Task to complete - What's wanted is each entry repeated verbatim, minus its images.

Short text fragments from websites
________________________________________
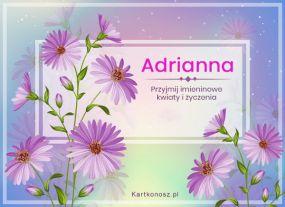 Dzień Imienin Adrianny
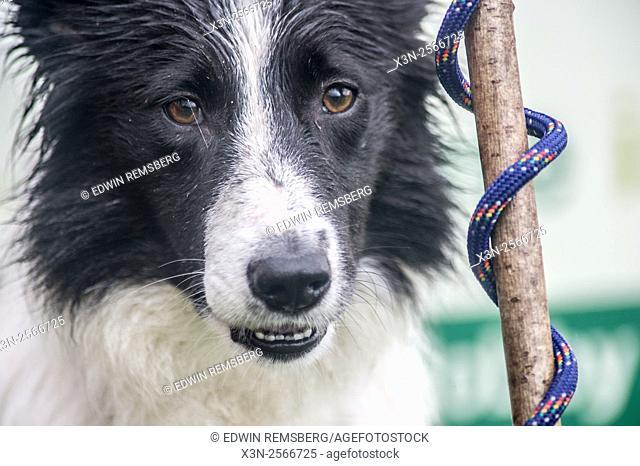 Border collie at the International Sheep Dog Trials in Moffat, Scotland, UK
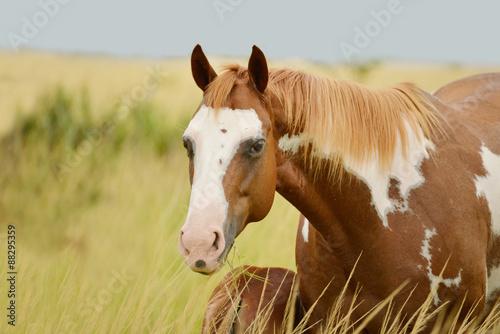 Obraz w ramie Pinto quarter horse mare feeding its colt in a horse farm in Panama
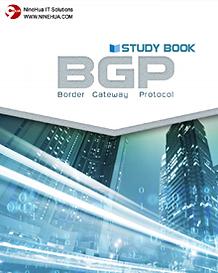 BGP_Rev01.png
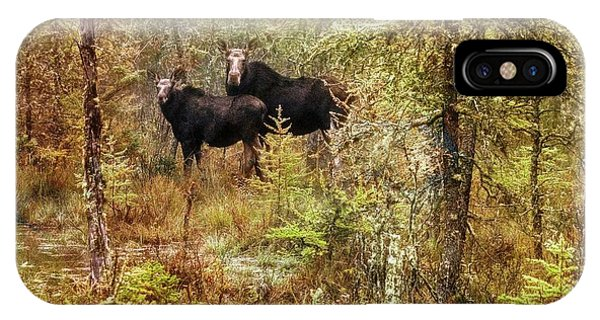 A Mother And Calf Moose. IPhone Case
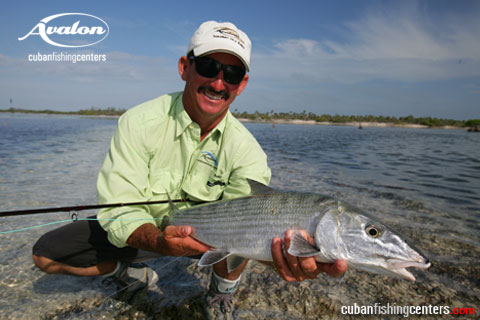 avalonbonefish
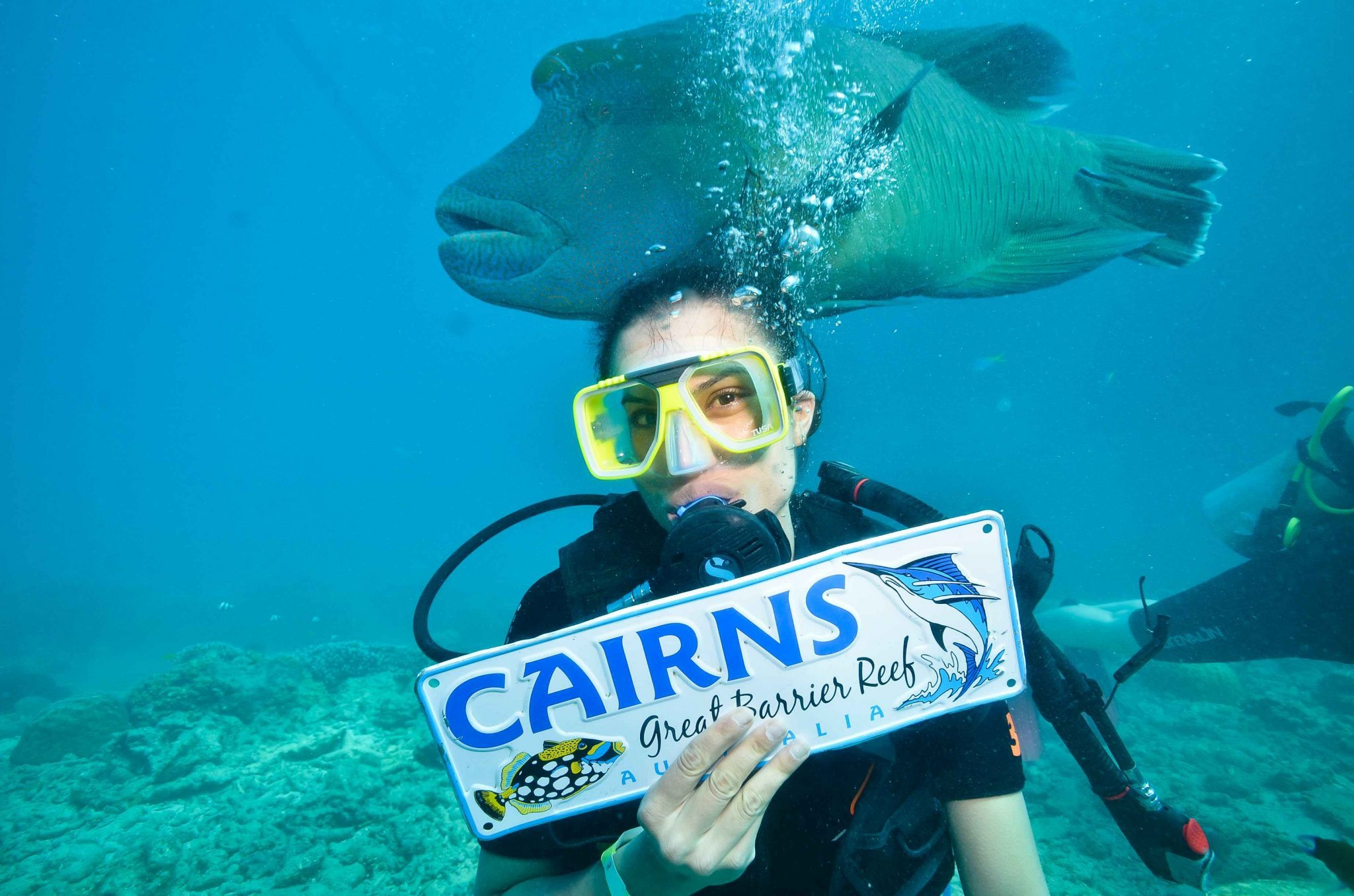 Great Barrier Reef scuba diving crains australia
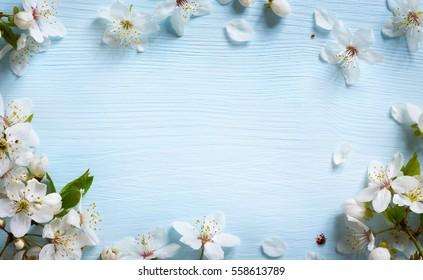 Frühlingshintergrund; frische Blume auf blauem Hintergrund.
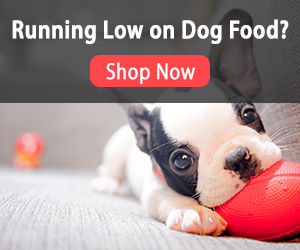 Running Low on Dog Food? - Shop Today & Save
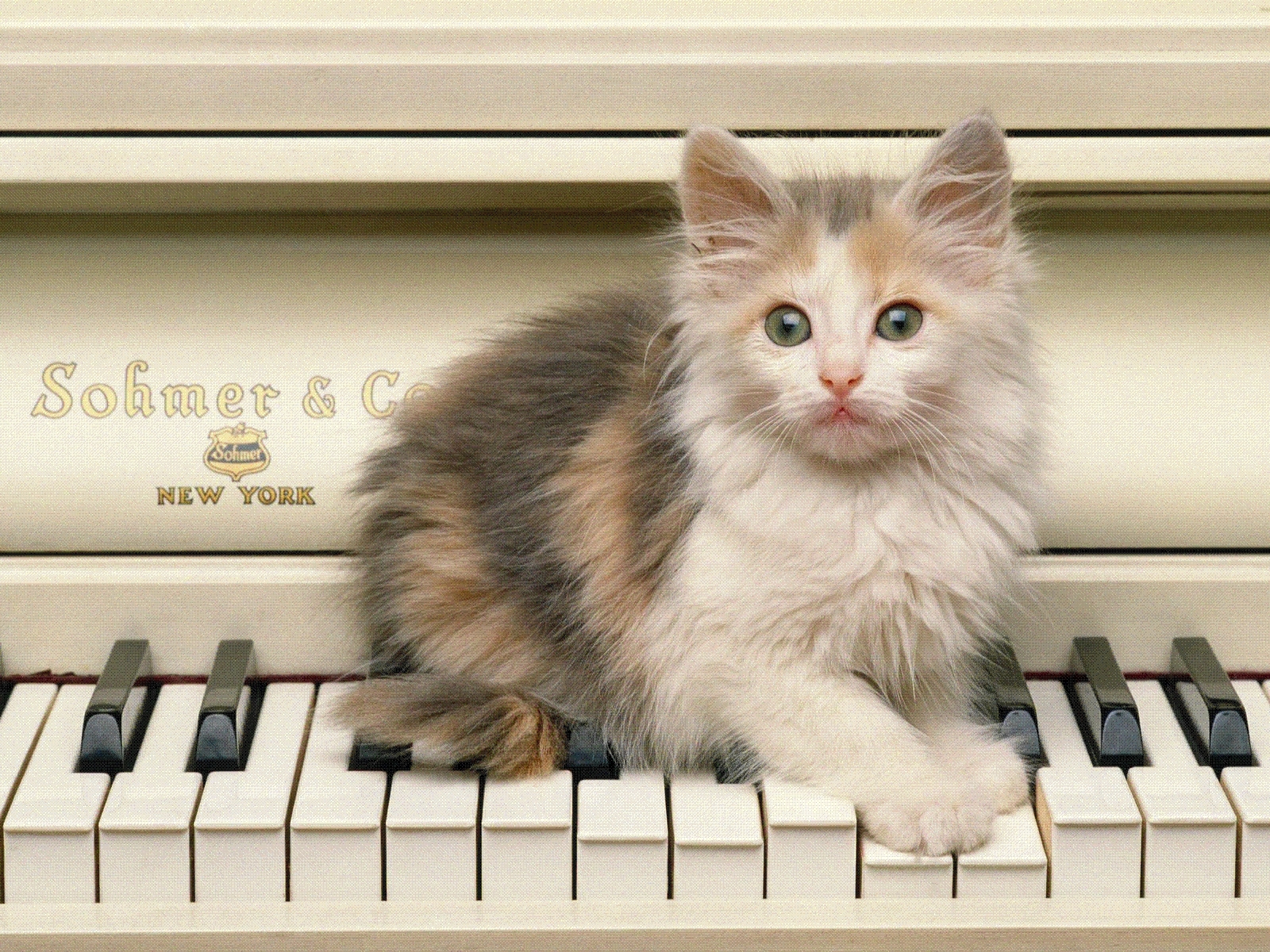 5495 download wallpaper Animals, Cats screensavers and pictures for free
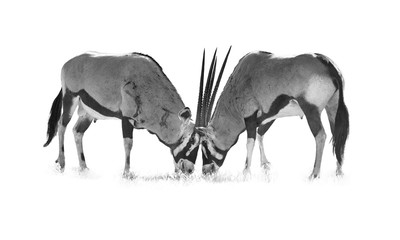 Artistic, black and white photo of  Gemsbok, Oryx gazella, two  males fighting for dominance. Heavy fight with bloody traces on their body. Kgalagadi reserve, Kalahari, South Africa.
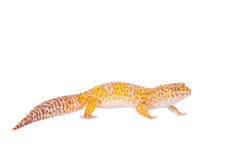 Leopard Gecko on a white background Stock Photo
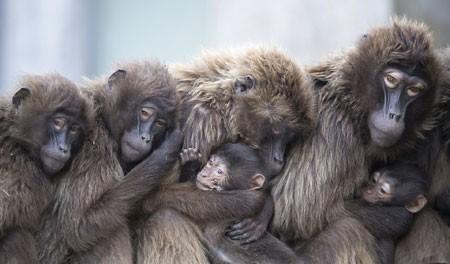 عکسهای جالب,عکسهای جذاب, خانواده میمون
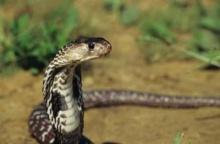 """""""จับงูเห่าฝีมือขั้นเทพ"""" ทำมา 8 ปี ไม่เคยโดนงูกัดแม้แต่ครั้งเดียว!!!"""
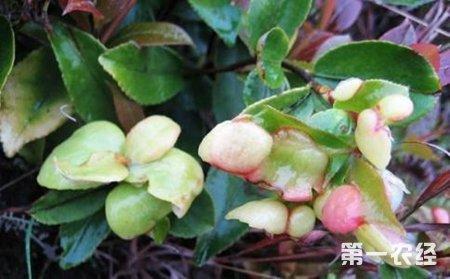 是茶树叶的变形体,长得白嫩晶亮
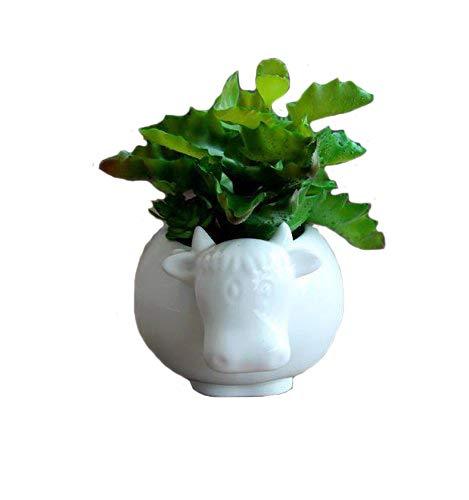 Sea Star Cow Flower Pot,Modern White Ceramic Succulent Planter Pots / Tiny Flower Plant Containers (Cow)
________________________________________
Reply -
 Dzień Imienin Adrianny
 Border collie at the International Sheep Dog Trials in Moffat, Scotland, UK
 Obraz w ramie Pinto quarter horse mare feeding its colt in a horse farm in Panama
 BGP_Rev01.png
 A Mother And Calf Moose. IPhone Case
 avalonbonefish
 Great Barrier Reef scuba diving crains australia
 Frühlingshintergrund; frische Blume auf blauem Hintergrund.
 Running Low on Dog Food? - Shop Today & Save
 5495 download wallpaper Animals, Cats screensavers and pictures for free
 Artistic, black and white photo of  Gemsbok, Oryx gazella, two  males fighting for dominance. Heavy fight with bloody traces on their body. Kgalagadi reserve, Kalahari, South Africa.
 Leopard Gecko on a white background Stock Photo
 عکسهای جالب,عکسهای جذاب, خانواده میمون
 """""""จับงูเห่าฝีมือขั้นเทพ"""" ทำมา 8 ปี ไม่เคยโดนงูกัดแม้แต่ครั้งเดียว!!!"""
 是茶树叶的变形体,长得白嫩晶亮
 Sea Star Cow Flower Pot,Modern White Ceramic Succulent Planter Pots / Tiny Flower Plant Containers (Cow)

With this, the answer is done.